For years, the U.S. has maintained sanctions on Venezuela, Russia, and Iran to undermine their energy revenues, typically enforcing these sanctions through designations that target individuals or companies violating them. In a significant departure from this approach, President Trump recently authorized 25% tariffs on imports from any country buying Venezuelan crude oil and liquid fuels under the 1977 International Emergency Economic Powers Act.
Analysts note several advantages of using tariffs instead of targeted sanctions as a penalty for violations. Tariffs inflict economic damage across a nation's entire economy and are easier to implement than specific designations. Glenn Schwartz, director of energy policy at Rapidan Energy, remarked that employing IEEPA for broad tariffs represents a powerful addition to Trump's trade and foreign policy arsenal. Fernando Ferreira, director of geopolitical risk at Rapidan, predicted that if the tariffs withstand legal challenges, they could be an appealing option for the Trump administration to exert pressure on adversaries alongside traditional sanctions.
Enforcement may be simpler than with conventional sanctions, as it requires monitoring country-level dynamics rather than individual transactions. However, challenges remain, as exporters facing U.S. sanctions have extensive experience in concealing shipments, often using intermediaries and tactics such as switching off vessel transponders.

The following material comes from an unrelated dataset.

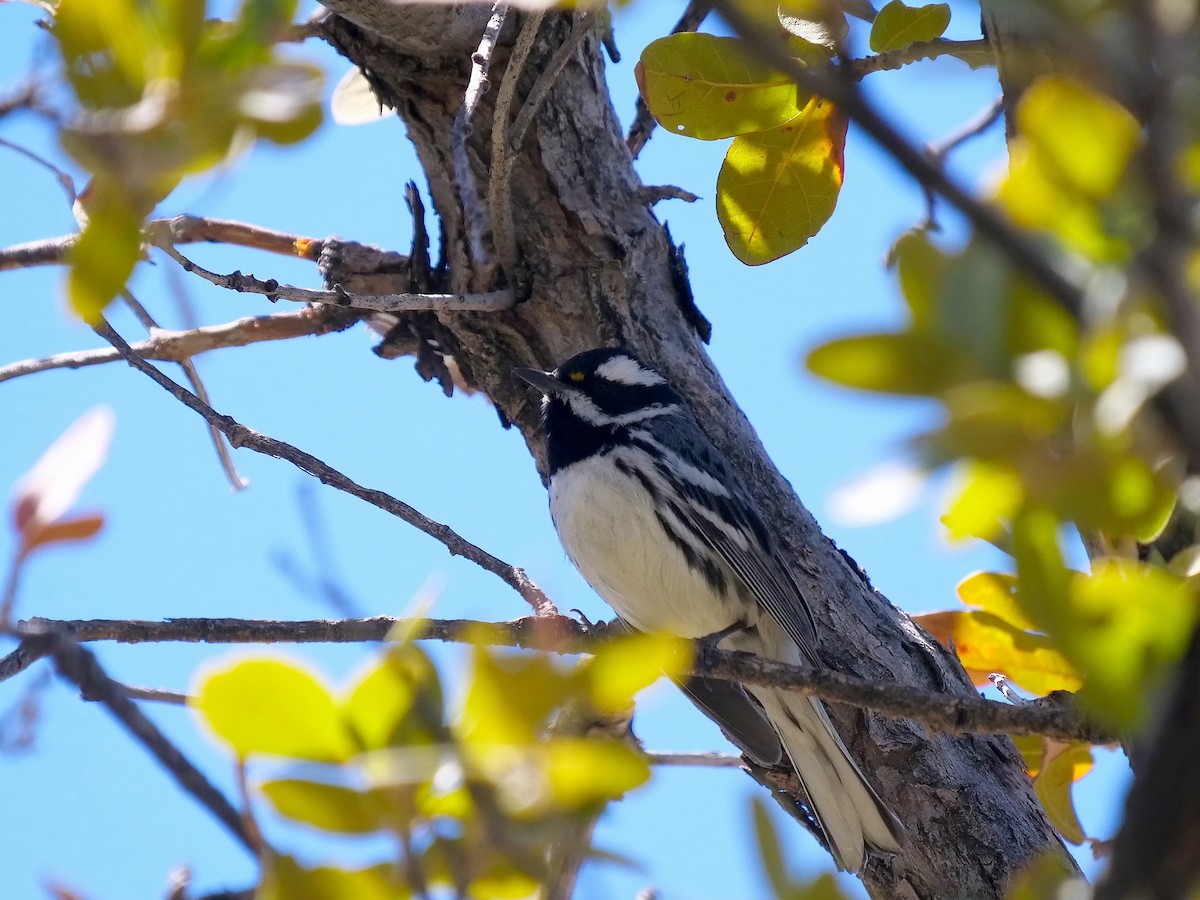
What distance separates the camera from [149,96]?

Both Venezuela and China criticized the U.S. announcement, claiming it violates international trade rules and constitutes an abuse of unilateral sanctions. Venezuela's government asserted that the U.S. is violating provisions that prohibit discrimination among trading partners, while China's foreign ministry spokesperson condemned the interference in internal affairs.
Trade dynamics indicate that after Trump's announcement, China, which has been buying approximately 500,000 barrels per day of Venezuelan crude—constituting about 55% of its exports—may continue its purchases, often rebranding the oil as Malaysian after transshipment.
China is also the largest buyer of Iranian crude oil, a situation Trump aims to reduce to zero as part of his maximum pressure campaign to prevent Tehran from developing nuclear weapons. The threat of additional tariffs on Iranian oil buyers could again put China in a difficult position, which may not align with U.S. interests. Sara Vakhshouri, president of SVB Energy International, observed that previous sanctions under Trump resulted in a significant reduction of Iran’s oil exports, largely due to Iran's involvement in broader tariff negotiations with China.
In a potential second term, the circumstances may change, as most of Iran's oil currently goes to China. Implementing further tariffs on China could contribute to inflation in the U.S. However, if Iran becomes part of U.S.-China tariff negotiations, secondary tariffs could effectively pressure Tehran and strengthen the U.S. sanctions enforcement.
Moreover, the U.S. could apply a similar strategy towards Russia, especially if a ceasefire deal concerning Ukraine remains elusive. Ferreira noted that Trump has threatened to escalate sanctions and tariffs on Russia to compel Moscow to agree to a ceasefire. While initial U.S. imports from Russia might be limited, there is potential for secondary tariffs to deter importers of Russian energy.